The book aims to connect the historical and ecological dots from the gold rush to the green rush. I argue that resource rushing, or the “rush” mentality, is a violent settler-colonial pattern of resource extraction that must be repeatedly played out—first gold, then timber, then fish, and now cannabis. While it may have started with gold, resource rushing did not end with gold. Resource rushing in California has always been less about the specific resource/relative in question and more about access and control over lands and the ability to assert ecological managerial authority. The real gold is not gold, after all, but the land itself. In Northern California a pattern of resource rushing has left a toxic legacy that shapes the historic context of emerging industries in the state. From the widespread use of mercury during the gold rush and its disproportionate impact on Indigenous fishing communities to the aerial spraying of atrazine over Yurok forests as late as 2013, the use of toxics within settler resource rushing has negatively impacted tribal peoples since invasion. California Indians have watched this pattern play out over and over again.

How does settler-colonial violence against the landscape correlate to violence on Indigenous bodies and cultures?
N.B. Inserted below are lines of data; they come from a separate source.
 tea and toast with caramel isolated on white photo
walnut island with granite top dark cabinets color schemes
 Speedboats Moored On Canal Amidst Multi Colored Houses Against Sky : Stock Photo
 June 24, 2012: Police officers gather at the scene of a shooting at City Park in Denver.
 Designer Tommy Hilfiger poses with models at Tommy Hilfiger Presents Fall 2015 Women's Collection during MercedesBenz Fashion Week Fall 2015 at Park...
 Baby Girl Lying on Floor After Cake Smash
We are a part of the land, and the land is us. We mean that quite literally. When a group of people live in the same place for thousands of years, our ancestors become the soil, they become the Earth. The gifts we receive from Creator—Salmon, Elk, and Acorns—nourish us and become part of our bodies. In caring for the land, gathering the plants, dancing for the Salmon, we engage in an ancient relationship with our land bases, rooted in a connection and reciprocity that has developed over millennia. Additionally, the health of ecosystems is directly connected to the vitality of Indigenous peoples. For example, Yurok elders have said that as long as our River is sick, our people will never be healthy. This includes the Salmon people swimming upriver to spawn, the Tree people dependent on the marine nutrients their Salmon relatives will deliver to the forest, and, of course, the neediest of the bunch, the human people. Our health and vitality are tied to the health and vitality of our landscapes. If the River is sick, everything that depends upon the River will not flourish.

Is sustainable cannabis production possible? What might that look like?
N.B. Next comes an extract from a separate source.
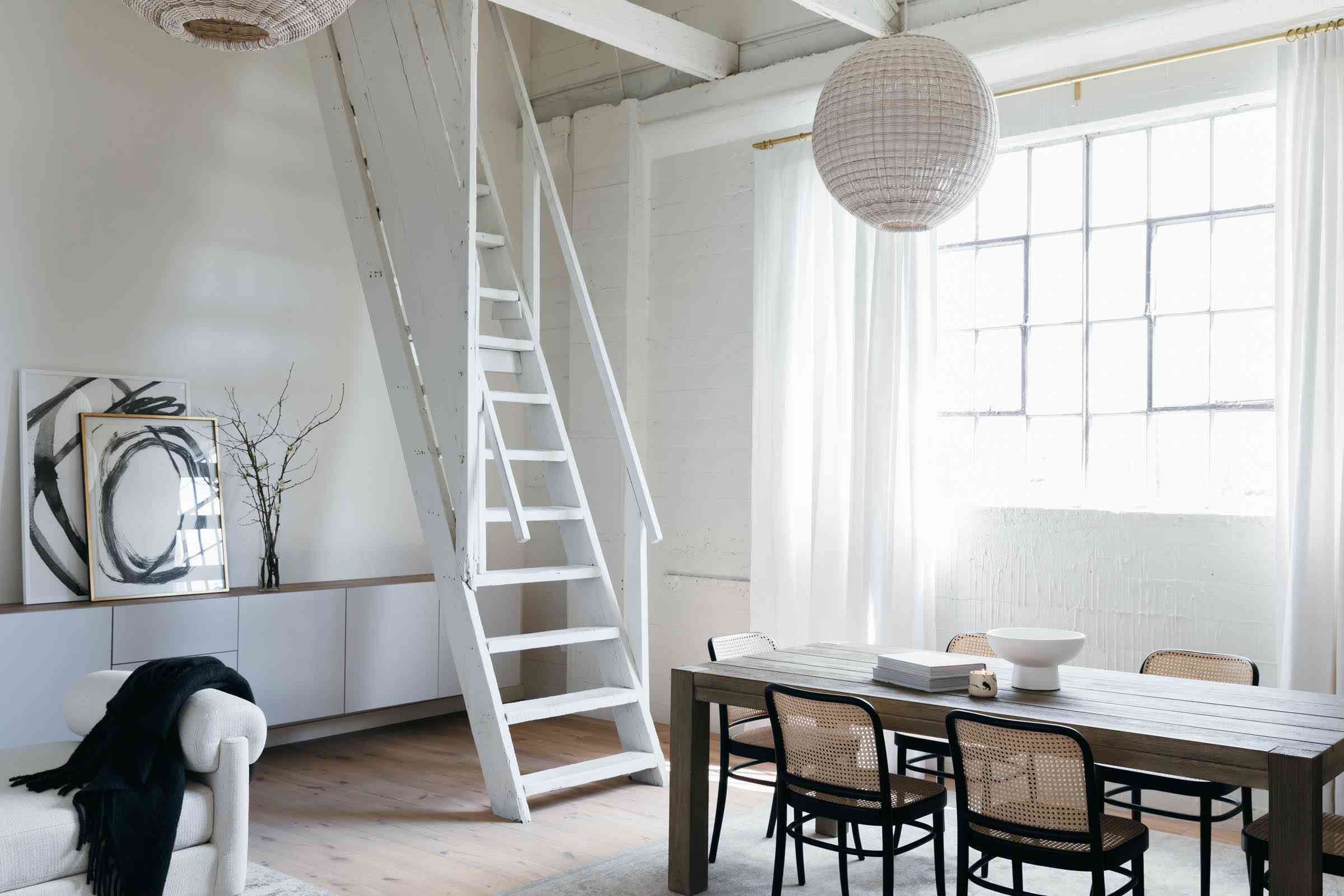 An industrial living space that has been painted white and adorned with white decor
While working on this book project, I received several invitations to speak at academic gatherings. This question comes up a lot. I tell these folks what I tell my students: here in California, our land was stolen only 170 years ago. Before that, our ecosystems thrived. The Salmon runs were so huge, our elders say you could walk across the River on their backs. To us, 170 years is not very long ago. For a people who have been here for tens of thousands of years—and, by the way, some argue over 100,000 years—170 years is a blink, a flash. So, my sustainable vision of cannabis production, then, is not focused on preserving folks’ ability to continue to cultivate for-profit cannabis.

As a result of the legacy of the settler state’s toxic relationship with lands and waters, coupled with the impacts of climate change, our River systems are reaching their breaking points. Our Rivers are choked and contaminated, yet more is demanded from them every day. Our River systems need time to heal, to recover. Demanding water allocations for yet another industry is like asking your relative, still in the intensive care unit recovering from a heart attack, to help you move your furniture. This is not to say that the cannabis industry, specifically, is the cause of this problem. Rather, it is a worldview that considers our water systems as resources to be plundered for export-based agriculture and other industries. My sustainable vision is land return. Decolonization. Ecologically speaking, I argue this is the only path forward. We need to operate within a framework of radical relationality that rejects the commodification and control of nature for wealth accumulation.


Kaitlin Reed (Yurok/Hupa/Oneida) is assistant professor of Native American studies at Humboldt State University.